## Data for analysis
※

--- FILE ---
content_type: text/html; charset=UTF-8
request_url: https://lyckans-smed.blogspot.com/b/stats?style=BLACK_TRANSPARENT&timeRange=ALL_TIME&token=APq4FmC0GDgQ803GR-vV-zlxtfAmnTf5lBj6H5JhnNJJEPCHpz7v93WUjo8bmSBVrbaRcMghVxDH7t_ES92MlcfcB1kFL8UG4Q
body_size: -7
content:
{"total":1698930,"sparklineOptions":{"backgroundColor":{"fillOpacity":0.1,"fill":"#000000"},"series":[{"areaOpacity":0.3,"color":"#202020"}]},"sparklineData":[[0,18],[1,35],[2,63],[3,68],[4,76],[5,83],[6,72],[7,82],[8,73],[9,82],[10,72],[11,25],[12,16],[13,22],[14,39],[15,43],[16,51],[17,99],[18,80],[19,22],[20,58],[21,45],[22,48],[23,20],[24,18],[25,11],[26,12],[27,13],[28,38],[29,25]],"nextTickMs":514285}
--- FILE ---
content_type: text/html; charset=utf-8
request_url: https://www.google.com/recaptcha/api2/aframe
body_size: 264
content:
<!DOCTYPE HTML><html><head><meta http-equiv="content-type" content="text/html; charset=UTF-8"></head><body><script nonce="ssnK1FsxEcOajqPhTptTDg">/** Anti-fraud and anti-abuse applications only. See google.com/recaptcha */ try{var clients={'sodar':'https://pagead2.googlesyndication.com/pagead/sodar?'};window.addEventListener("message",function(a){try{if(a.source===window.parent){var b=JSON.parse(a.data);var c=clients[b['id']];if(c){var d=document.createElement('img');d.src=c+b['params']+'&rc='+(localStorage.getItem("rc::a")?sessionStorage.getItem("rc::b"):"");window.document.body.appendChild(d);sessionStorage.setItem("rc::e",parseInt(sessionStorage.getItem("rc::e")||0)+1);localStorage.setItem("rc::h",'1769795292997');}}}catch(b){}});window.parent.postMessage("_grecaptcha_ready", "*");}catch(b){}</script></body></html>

※

## Task statement
Wherever a line in the entries holds "charset", copy that line.

## Answer box
content_type: text/html; charset=UTF-8
content_type: text/html; charset=utf-8
<!DOCTYPE HTML><html><head><meta http-equiv="content-type" content="text/html; charset=UTF-8"></head><body><script nonce="ssnK1FsxEcOajqPhTptTDg">/** Anti-fraud and anti-abuse applications only. See google.com/recaptcha */ try{var clients={'sodar':'https://pagead2.googlesyndication.com/pagead/sodar?'};window.addEventListener("message",function(a){try{if(a.source===window.parent){var b=JSON.parse(a.data);var c=clients[b['id']];if(c){var d=document.createElement('img');d.src=c+b['params']+'&rc='+(localStorage.getItem("rc::a")?sessionStorage.getItem("rc::b"):"");window.document.body.appendChild(d);sessionStorage.setItem("rc::e",parseInt(sessionStorage.getItem("rc::e")||0)+1);localStorage.setItem("rc::h",'1769795292997');}}}catch(b){}});window.parent.postMessage("_grecaptcha_ready", "*");}catch(b){}</script></body></html>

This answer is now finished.